Unanswered Questions
How does this technology compare to existing methods of reflection detection in optical links?
This article does not provide a direct comparison with other methods or technologies for detecting reflection locations in optical links.
What are the limitations of this technology in terms of detecting reflection locations accurately?
The article does not address any potential limitations or challenges that may arise when using this technology for detecting reflection locations in optical links.

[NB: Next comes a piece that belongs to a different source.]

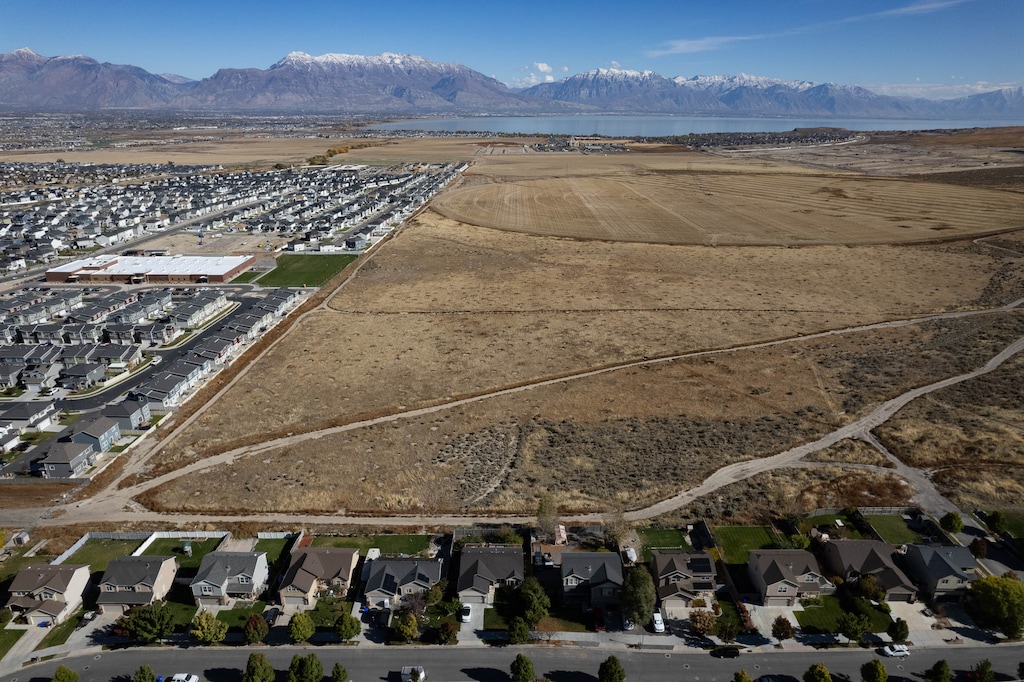 (Francisco Kjolseth | The Salt Lake Tribune) Vacant land northwest of Utah Lake, near Brookhaven Elementary, is pictured on Friday, Oct. 27, 2023. The Alpine School District is investing $12.9 million to buy 50 acres of the plot to build a new high school.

Original Abstract Submitted
The disclosed systems and methods for detecting a location of reflection in an optical link comprising: i) receiving an optical signal; ii) receiving a plurality of first type of delayed optical signals corresponding to the optical signal; iii) determining a first type of time delays associated with each of the plurality of first type of delayed optical signals; iv) receiving a plurality of second type of delayed optical signals corresponding to the optical signal; v) determining a second type of time delays associated with the each of the plurality of second type of delayed optical signals; vi) computing relative delays from the second type of time delays; vii) comparing the relative delays with the first type of time delays; and viii) determining a location of a given optical element contributing to the reflections based on the given relative delay and the location of the AR.